PyO3 / pyo3

Rust bindings for the Python interpreter
https://pyo3.rs
Other
11.44k stars 693 forks source link

#[pyo3(get)] much slower than python attribute access #4247

Open gerrymanoim opened 2 weeks ago

gerrymanoim commented 2 weeks ago

I have the following setup:

// lib.rs
use pyo3::prelude::*;

#[pyclass]
struct RustClass {
    #[pyo3(get)]
    value: i32
}

#[pymethods]
impl RustClass {
    #[new]
    fn new() -> Self {
        RustClass{value: 0}
    }
}

/// A Python module implemented in Rust.
#[pymodule]
fn _lowlevel(_py: Python, m: &PyModule) -> PyResult<()> {
    m.add_class::<RustClass>()?;
    Ok(())
}

and

import timeit

from pyo3_bench._lowlevel import RustClass

class PyClass:
    def __init__(self):
        self.value = 0

def bench():
    py = PyClass()
    rust = RustClass()
    print("Python:")
    print(timeit.timeit(lambda: py.value, number=1000000))
    print("Rust:")
    print(timeit.timeit(lambda: rust.value, number=1000000))

When I run bench I find that the rust attribute access is much slower than the python direct access.

>>> bench()
Python:
0.06078508700011298
Rust:
0.6096129899960943
>>> bench()
Python:
0.05267535999882966
Rust:
0.6028135990200099

Its unclear whether this is intended or not. Is there a good way for me to replicate the performance of python here?

If its useful:

alex commented 2 weeks ago

When using pyo3(get) on a primitive, it will need to be turned into a Python object at each attribute access -- that is to say, there's a heap allocation for a new PyLong object each time.

A strictly apples-to-apples comparison would be a Py<SomeType> attribute.

gerrymanoim commented 2 weeks ago

Hmm I appreciate the suggestion but can't seem to get that to behave any differently.

I now have

#[pyclass]
struct RustClass {
    #[pyo3(get)]
    value: i32,

    #[pyo3(get)]
    pyvalue: PyObject,
}

and get pretty much the same result:

>>> bench()
Python:
0.057306197995785624
Rust value:
0.6657147670048289
Rust pyvalue:
0.6800711160176434

Perhaps I'm not understanding your suggestion correctly?

davidhewitt commented 2 weeks ago

I attempted to reproduce this locally, and I find that the difference is much smaller than you're finding. Did you compile with --release?

$ python test.py
Python:
0.02138412299996162
Rust:
0.04930254800001421

PyO3 0.22 is expected to be faster still, I get numbers more like this:

$ python test.py
Python:
0.021781480999948144
Rust:
0.040761033000080715

Hmm I appreciate the suggestion but can't seem to get that to behave any differently.
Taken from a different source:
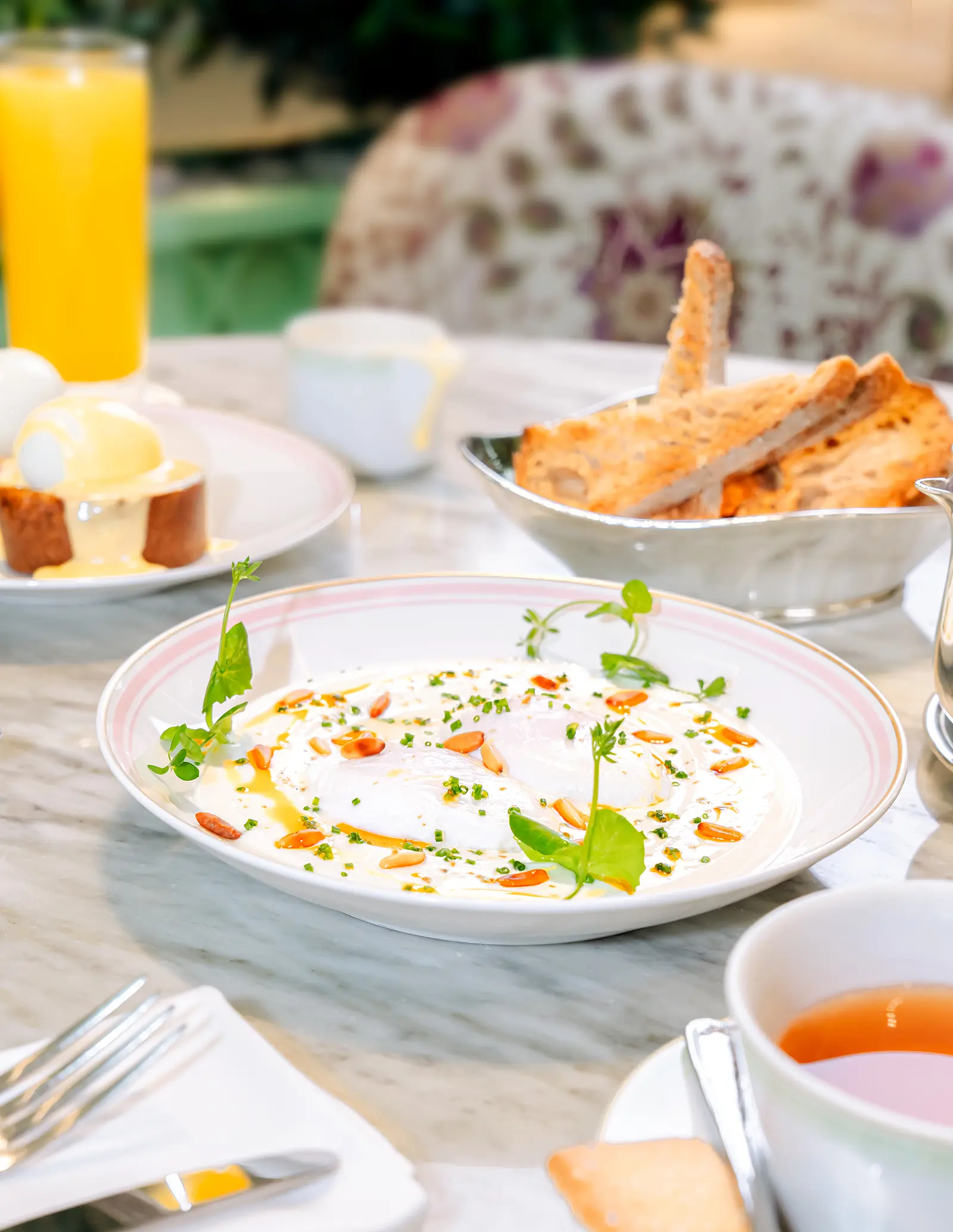 A dish of poached eggs on labneh with chilly oil.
I find the same as you; I think this is because constructing a Python zero from a Rust zero is also extremely cheap. But I still find the slowdown to be only 2x rather than 12x.

I'm going to do a quick bit of profiling and see if I can understand and close the gap...
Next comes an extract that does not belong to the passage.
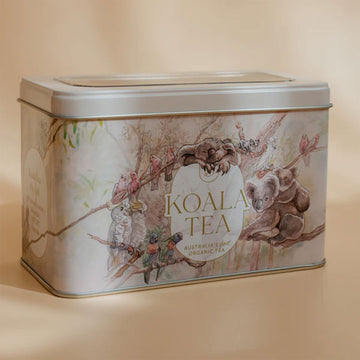 A rectangle tin with the heading 'Koala Tea' on the front with illustrations of birds and koalas in trees.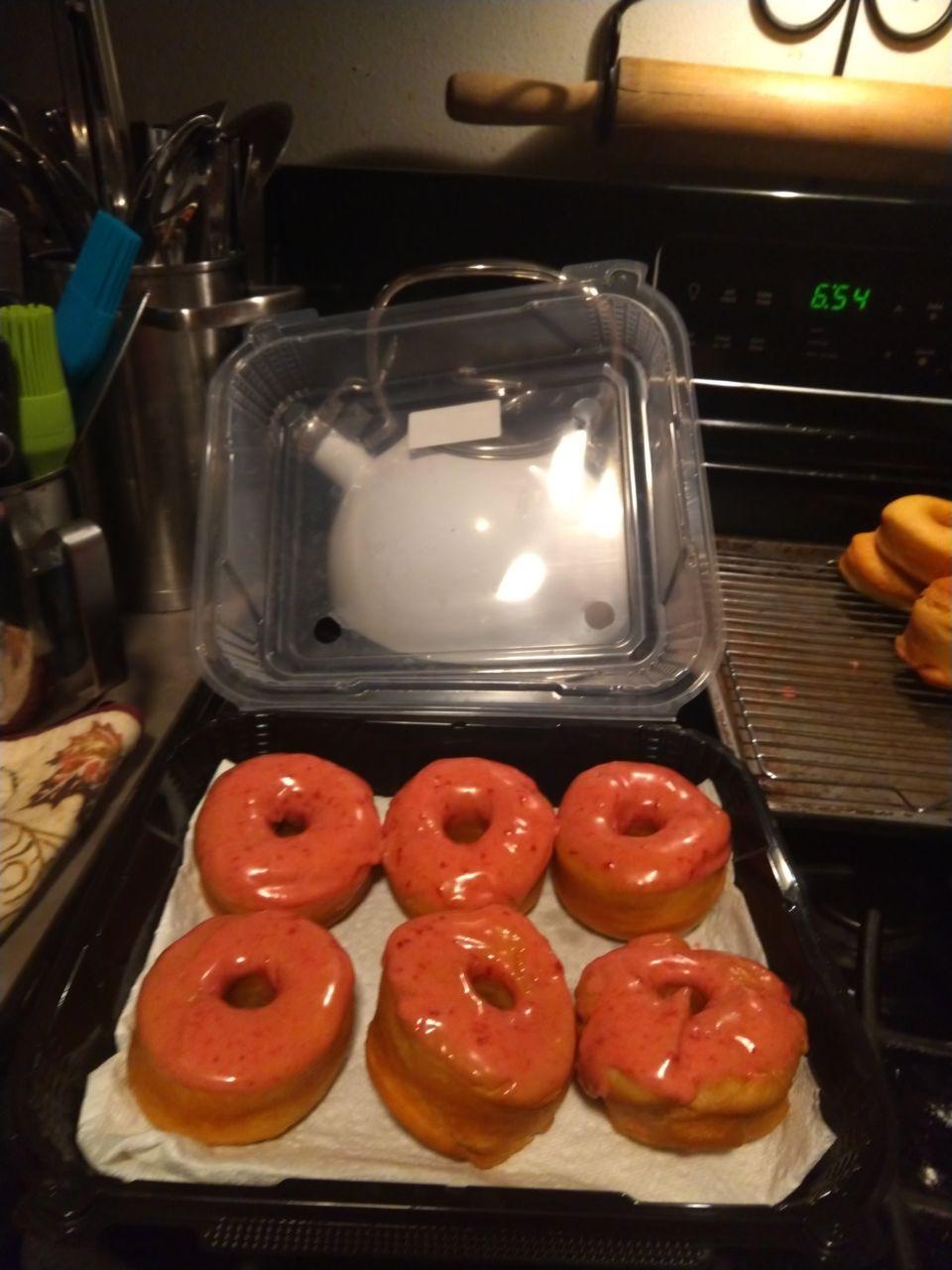 Box of strawberry glazed donuts. A box of strawberry glazed donuts.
davidhewitt commented 2 weeks ago

Ok, so I did some experimentation and if I teach Python to read directly from a Py<PyAny> value using an ffi::PyMemberDef definition, then I get (unsurprisingly) performance which matches the Python lookup:

$ python test.py
Python:
0.02066981300004045
Rust:
0.03565813099976367
Rust (Py<PyAny>):
0.02015118600002097

I did the same trick for the Rust i32, but it's still slower than Python because it needs to create the int object. That's not a huge surprise and a natural cost of crossing the boundary.
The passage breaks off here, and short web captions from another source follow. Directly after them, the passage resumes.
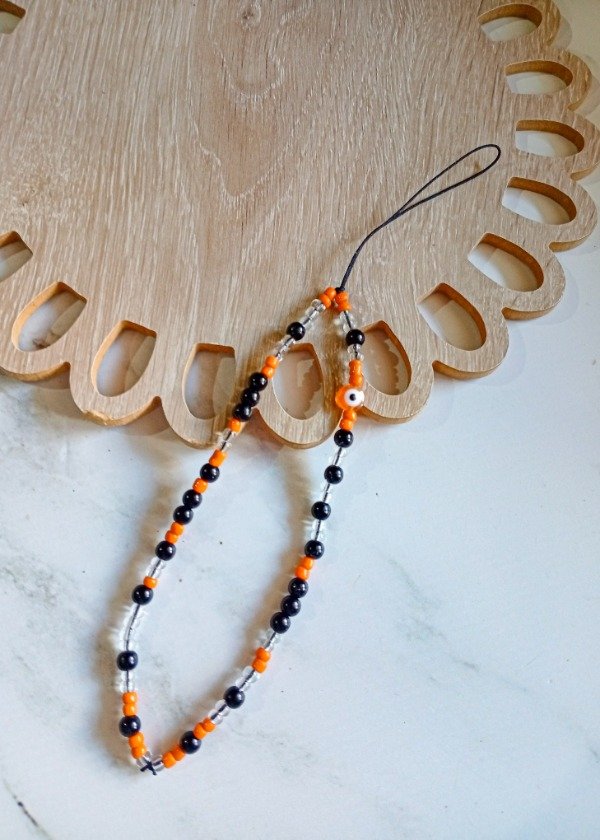 Producto - Strap naranja ojito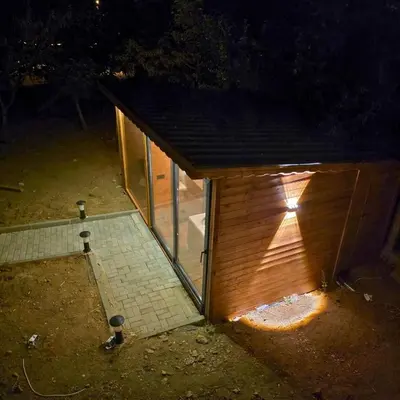 a small bird house with a light on it at night at Uludag Zirve Garden - BBQ Jacuzzi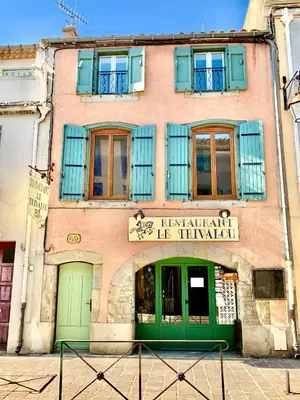 a building with green doors and windows on a street at Just Like home in Carcassonne in Carcassonne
I also think that this provides us a nice solution to the lack of Py::clone without the py-clone feature, so I'm going to see if I can turn this into a real implementation immediately. Between perf optimization and a usability improvement, seems like a clear win to get into 0.22 quickly.

I think we cannot apply the same optimization for #[pyo3(set)] because we have the borrow-checking to guard against write aliasing.

gerrymanoim commented 2 weeks ago

Ah - you're totally right - I wasn't passing --release.

>>> bench()
Python:
0.06525319800130092
Python property:
0.08756525401258841
Python fn:
0.08051640499616042
Rust value:
0.1070495129970368
Rust pyvalue:
0.11770369400619529

I'm much closer now.

Can you show me how you're using ffi::PyMemberDef - that's exactly what I'm looking for I think.

Appreciate all the help!

davidhewitt commented 2 weeks ago

So PyMemberDef only works for a very specific set of types and only for read-only fields due to Rust's guarantees around mutable aliasing.

We don't really have a point in the #[pyclass] machinery where you can hook one in. Given the safety risks, I'd rather not make one either. Instead I'm working on a PR which would automatically choose it as the implementation when possible. I'm going to push this today.